Selection:
AWS Bottlerocket - Significantly reducing container startup time

I recently stumbled across this article from October 2023, which demonstrates an idea of using AWS’s Bottlerocket in your EKS cluster with images already pulled to an EBS snapshot, which is added to the node. This concept essentially removes any container image pulling overhead, and is a simple alternative to things like spegel.

That article is a little outdated, and forces users to use cloudformation which I loathe.

This post will take you through an alternative and up-to-date (and more manual) method of configuring Bottlerocket and using it in your EKS cluster with karpenter.

A video demonstration of the result is available here.

Concept

You can read the linked article and read more about Bottlerocket, but at a high level we essentially provision a Bottlerocket EC2 instance, pull the images we want and snapshot the disk. Then, in your Karpenter configuration, specify the snapshot ID. When the cluster is scaled, Karpenter will launch a new node, register and initialize it (~30 seconds), and deploy your containers. As the container images already exist (in the mounted volume), they will start up instantly. It essentially means that in a scaling event the only overhead is the node registration and initialization ⚡

This concept is really useful if you have to pull the same couple of large containers regularly in an auto-scaled EKS cluster.

Getting started

There is also an AWS labs page on the concept, which links to the aws-samples bottlerocket-images-cache Github repo.

However, that requires the use of eksctl and cloudformation, which I find grim.

Instead, here is some terraform which will deploy a Bottlerocket EC2 instance, with access to the machine via Systems Manager (look how simple it is ❤).

terraform {
  required_providers {
    aws = {
      source = "hashicorp/aws"
      version = "5.80.0"
    }
  }
}

provider "aws" { }

locals {
  # newer versions dont seem to start the SSM agent properly...
  eks_version = "1.22"
}

# aws ec2 describe-images --filters "Name=name,Values=bottlerocket-aws-k8s-1.31-x86_64*" 
data "aws_ami" "bottlerocket" {
  most_recent = true

  filter {
    name   = "name"
    values = ["bottlerocket-aws-k8s-${local.eks_version}-x86_64*"]
  }

  filter {
    name   = "virtualization-type"
    values = ["hvm"]
  }

  owners = ["amazon"]
}
resource "aws_iam_role" "bottlerocket" {
    name = "bottlerocket"
    assume_role_policy = jsonencode(
        {
            Version = "2012-10-17"
            Statement = [
                {
                    Action = "sts:AssumeRole"
                    Effect = "Allow"
                    Sid = "EC2SSMIP"
                    Principal = {
                        Service = "ec2.amazonaws.com"
                    }
                }
            ]
        }
    )
}

resource "aws_iam_role_policy_attachment" "bottlerocket" {
    role = aws_iam_role.bottlerocket.name
    policy_arn = "arn:aws:iam::aws:policy/AmazonSSMManagedInstanceCore"
}

# requires ECR perms for startup. 
# https://github.com/bottlerocket-os/bottlerocket/issues/1139#issue-713339180
resource "aws_iam_role_policy_attachment" "bottlerocket2" {
    role = aws_iam_role.bottlerocket.name
    policy_arn = "arn:aws:iam::aws:policy/AmazonEC2ContainerRegistryReadOnly"

Aim of the task: In the Bottlerocket post's terraform, why is `eks_version` set to "1.22"? Answer in one to three sentences.

Information supplied:
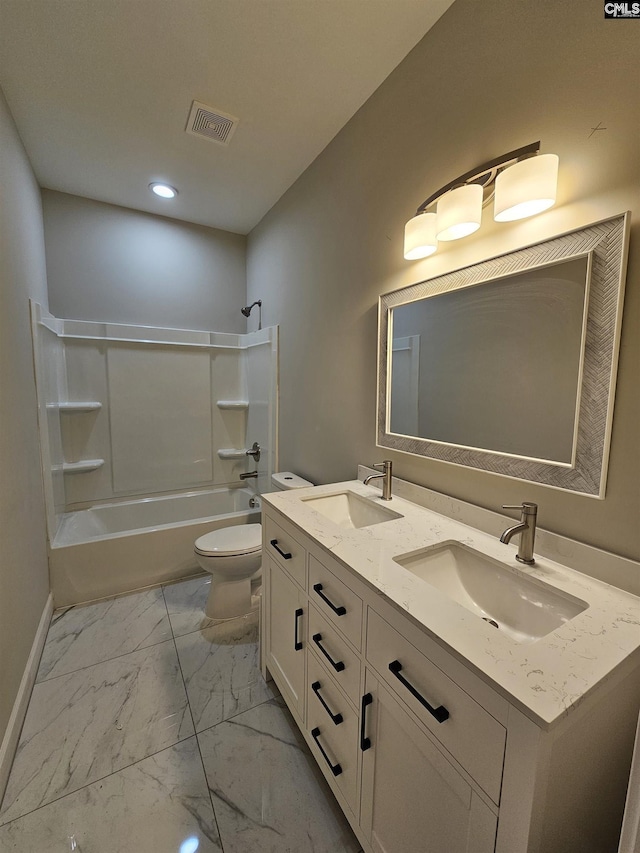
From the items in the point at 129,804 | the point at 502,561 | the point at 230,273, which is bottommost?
the point at 129,804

Task answer: It is pinned to "1.22" because, according to the comment beside it, newer versions don't seem to start the SSM agent properly. The instance is meant to be reached through Systems Manager, so that agent must be running.